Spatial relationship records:
* * *

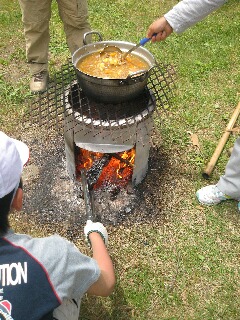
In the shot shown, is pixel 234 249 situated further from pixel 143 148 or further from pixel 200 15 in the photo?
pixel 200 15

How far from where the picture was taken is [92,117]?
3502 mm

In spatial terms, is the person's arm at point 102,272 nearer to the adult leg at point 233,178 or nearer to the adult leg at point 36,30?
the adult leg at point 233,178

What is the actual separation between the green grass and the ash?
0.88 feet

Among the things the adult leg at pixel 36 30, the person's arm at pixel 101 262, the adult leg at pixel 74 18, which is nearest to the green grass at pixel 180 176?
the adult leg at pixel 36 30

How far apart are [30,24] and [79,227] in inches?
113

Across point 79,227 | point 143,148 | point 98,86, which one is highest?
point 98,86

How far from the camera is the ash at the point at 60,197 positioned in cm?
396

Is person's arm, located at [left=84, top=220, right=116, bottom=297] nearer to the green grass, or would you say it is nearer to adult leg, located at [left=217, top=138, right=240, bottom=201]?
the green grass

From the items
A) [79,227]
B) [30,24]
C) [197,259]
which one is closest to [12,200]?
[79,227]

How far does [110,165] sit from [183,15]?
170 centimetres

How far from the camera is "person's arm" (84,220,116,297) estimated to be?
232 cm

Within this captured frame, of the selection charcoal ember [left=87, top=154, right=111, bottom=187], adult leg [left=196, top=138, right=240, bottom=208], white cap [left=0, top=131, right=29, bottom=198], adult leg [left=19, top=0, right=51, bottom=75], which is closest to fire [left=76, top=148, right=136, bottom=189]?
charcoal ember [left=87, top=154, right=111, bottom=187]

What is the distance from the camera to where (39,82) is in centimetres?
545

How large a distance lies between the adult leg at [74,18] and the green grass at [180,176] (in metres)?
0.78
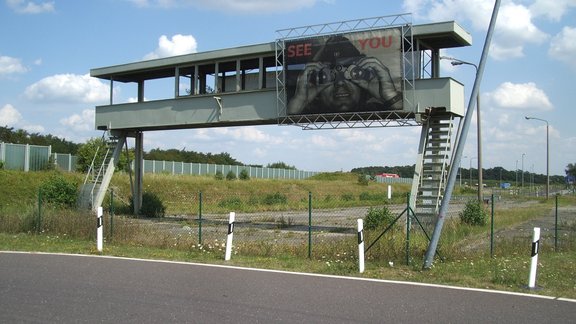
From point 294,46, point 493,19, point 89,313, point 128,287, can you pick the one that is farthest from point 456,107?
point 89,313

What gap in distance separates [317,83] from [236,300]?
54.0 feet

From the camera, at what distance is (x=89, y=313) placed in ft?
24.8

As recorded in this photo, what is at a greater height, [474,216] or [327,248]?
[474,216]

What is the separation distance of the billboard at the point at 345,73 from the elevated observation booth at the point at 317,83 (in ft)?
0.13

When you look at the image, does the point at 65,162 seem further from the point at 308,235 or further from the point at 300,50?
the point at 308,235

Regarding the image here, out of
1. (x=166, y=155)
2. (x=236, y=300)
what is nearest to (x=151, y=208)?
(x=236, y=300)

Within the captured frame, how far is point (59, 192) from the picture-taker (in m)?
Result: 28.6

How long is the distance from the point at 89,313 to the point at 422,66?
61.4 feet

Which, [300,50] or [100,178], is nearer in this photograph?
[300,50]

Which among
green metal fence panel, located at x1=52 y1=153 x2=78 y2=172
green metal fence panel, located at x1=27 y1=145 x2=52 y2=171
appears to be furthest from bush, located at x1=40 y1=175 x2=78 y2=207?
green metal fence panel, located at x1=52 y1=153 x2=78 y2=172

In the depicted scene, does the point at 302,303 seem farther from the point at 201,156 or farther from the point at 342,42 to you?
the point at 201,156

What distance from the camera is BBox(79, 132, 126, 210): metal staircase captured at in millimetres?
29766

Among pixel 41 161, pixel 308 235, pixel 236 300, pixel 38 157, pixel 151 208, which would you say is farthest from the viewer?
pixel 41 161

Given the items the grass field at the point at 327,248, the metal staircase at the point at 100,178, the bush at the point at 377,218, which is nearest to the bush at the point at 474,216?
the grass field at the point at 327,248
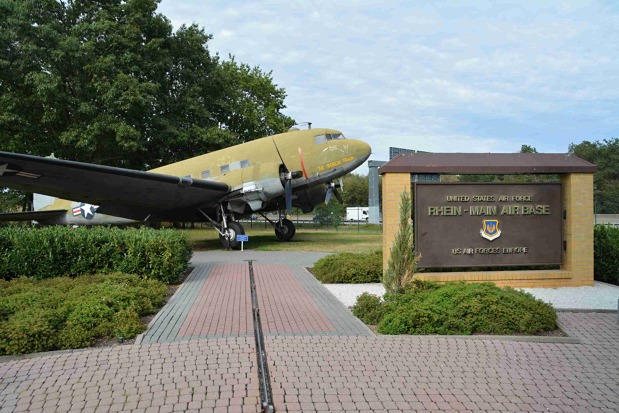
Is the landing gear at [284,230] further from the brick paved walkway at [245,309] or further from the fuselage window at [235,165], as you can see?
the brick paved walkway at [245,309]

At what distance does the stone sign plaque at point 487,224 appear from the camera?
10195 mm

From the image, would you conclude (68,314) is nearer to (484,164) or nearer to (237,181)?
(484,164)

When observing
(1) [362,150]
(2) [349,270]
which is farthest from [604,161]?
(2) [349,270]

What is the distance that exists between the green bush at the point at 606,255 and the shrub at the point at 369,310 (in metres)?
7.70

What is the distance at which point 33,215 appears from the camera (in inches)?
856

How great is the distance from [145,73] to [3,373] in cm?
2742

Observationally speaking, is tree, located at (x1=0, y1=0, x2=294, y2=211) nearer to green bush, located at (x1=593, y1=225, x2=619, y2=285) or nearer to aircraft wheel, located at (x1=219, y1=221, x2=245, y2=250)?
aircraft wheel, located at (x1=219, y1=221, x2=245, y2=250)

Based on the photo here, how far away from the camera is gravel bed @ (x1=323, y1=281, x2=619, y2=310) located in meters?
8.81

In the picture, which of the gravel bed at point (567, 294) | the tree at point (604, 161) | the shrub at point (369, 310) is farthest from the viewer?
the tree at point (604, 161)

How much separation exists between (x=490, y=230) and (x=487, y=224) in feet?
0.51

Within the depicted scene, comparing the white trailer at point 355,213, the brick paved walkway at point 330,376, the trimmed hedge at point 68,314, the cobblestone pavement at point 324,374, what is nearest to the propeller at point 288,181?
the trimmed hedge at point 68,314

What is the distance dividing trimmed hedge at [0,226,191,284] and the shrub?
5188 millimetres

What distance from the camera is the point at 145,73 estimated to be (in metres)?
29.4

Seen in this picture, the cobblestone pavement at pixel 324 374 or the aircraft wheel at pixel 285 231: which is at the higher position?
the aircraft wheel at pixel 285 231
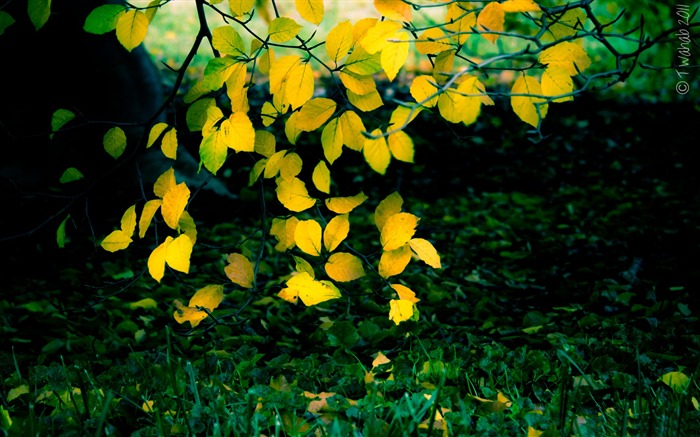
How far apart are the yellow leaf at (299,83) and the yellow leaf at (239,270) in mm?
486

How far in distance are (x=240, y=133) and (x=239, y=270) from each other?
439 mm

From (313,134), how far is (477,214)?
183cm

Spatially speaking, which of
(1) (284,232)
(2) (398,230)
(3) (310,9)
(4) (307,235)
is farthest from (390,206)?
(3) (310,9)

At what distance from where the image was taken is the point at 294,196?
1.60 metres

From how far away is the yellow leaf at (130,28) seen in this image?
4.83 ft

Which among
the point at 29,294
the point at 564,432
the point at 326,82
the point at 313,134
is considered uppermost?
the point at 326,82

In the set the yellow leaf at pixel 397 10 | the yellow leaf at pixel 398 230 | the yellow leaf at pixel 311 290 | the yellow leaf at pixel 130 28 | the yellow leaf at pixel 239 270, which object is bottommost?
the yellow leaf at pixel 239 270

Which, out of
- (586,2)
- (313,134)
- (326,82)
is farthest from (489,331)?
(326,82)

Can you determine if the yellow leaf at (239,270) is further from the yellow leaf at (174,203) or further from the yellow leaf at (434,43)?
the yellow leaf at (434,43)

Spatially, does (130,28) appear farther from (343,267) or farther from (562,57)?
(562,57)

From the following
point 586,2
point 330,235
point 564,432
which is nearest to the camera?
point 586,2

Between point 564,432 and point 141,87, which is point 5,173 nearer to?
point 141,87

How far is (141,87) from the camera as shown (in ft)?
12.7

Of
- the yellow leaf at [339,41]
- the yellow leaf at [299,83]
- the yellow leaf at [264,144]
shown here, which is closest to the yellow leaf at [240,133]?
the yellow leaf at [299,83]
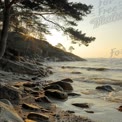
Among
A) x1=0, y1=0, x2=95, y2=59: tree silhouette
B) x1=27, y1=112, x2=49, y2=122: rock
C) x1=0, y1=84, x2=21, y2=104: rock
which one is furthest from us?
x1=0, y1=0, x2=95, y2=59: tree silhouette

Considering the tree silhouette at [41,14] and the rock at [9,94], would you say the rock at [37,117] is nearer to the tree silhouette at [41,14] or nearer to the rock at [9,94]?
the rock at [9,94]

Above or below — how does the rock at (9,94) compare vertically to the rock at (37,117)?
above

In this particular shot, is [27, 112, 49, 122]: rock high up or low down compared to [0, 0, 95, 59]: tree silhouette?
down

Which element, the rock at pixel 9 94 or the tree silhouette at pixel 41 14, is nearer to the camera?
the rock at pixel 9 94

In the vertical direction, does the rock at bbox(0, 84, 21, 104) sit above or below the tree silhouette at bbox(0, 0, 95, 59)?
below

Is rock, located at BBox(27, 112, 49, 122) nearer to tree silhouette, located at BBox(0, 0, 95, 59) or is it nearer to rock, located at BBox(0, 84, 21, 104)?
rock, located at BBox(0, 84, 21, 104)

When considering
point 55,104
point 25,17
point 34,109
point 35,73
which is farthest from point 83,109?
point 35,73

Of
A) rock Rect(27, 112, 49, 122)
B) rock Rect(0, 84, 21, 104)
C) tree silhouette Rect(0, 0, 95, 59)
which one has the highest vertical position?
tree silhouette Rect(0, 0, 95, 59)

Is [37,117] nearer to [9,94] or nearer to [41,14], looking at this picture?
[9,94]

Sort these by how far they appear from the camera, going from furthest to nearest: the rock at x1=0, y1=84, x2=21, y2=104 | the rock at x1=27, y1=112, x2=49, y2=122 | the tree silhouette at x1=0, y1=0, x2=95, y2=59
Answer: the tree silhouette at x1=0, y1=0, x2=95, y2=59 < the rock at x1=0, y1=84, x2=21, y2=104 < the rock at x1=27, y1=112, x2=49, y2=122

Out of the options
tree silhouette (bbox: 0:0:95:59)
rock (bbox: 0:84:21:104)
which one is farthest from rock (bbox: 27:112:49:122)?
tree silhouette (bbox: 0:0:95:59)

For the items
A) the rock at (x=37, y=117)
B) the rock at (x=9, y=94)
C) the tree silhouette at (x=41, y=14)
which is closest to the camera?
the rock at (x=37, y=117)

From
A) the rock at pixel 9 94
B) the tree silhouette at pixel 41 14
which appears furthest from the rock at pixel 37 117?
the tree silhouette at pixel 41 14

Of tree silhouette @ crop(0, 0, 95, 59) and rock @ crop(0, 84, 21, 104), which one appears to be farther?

* * *

** DIRECTION **
Everything from the line containing "Above or below —" through the last line of the records must be given again exactly; leave out all other lines.

** SOLUTION FOR THIS PROBLEM **
Above or below — how does the rock at (9,94) compare vertically to the rock at (37,117)?
above

In this particular shot, is [27, 112, 49, 122]: rock high up or low down compared to [0, 0, 95, 59]: tree silhouette?
down

Which element, the rock at pixel 9 94 or the tree silhouette at pixel 41 14, is nearer to the camera?
the rock at pixel 9 94

In the vertical direction, does the rock at bbox(0, 84, 21, 104) sit above or below the tree silhouette at bbox(0, 0, 95, 59)?
below

Is rock, located at BBox(27, 112, 49, 122) nearer to tree silhouette, located at BBox(0, 0, 95, 59) or is it nearer to rock, located at BBox(0, 84, 21, 104)?
rock, located at BBox(0, 84, 21, 104)

When considering
point 55,104
point 25,17
point 34,109
point 35,73
which is farthest from point 83,109?
point 35,73

Of
A) rock Rect(27, 112, 49, 122)
B) rock Rect(0, 84, 21, 104)
C) tree silhouette Rect(0, 0, 95, 59)
which one has the highest vertical position?
tree silhouette Rect(0, 0, 95, 59)

Is [37,117] nearer to [9,94] or nearer to [41,14], looking at this picture?
[9,94]

Sort these by how far they appear from the camera, going from furthest to nearest: the rock at x1=0, y1=84, x2=21, y2=104 | the rock at x1=27, y1=112, x2=49, y2=122 | the tree silhouette at x1=0, y1=0, x2=95, y2=59
Answer: the tree silhouette at x1=0, y1=0, x2=95, y2=59 < the rock at x1=0, y1=84, x2=21, y2=104 < the rock at x1=27, y1=112, x2=49, y2=122

Out of the options
tree silhouette (bbox: 0:0:95:59)
rock (bbox: 0:84:21:104)
which one is farthest from rock (bbox: 27:112:49:122)?
tree silhouette (bbox: 0:0:95:59)

For the items
A) the rock at (x=37, y=117)
B) the rock at (x=9, y=94)
C) the tree silhouette at (x=41, y=14)
which is closest to the camera?
the rock at (x=37, y=117)

From
A) the rock at pixel 9 94
B) the tree silhouette at pixel 41 14
which appears furthest from the rock at pixel 37 117?
the tree silhouette at pixel 41 14

Of tree silhouette @ crop(0, 0, 95, 59) and rock @ crop(0, 84, 21, 104), which one appears to be farther?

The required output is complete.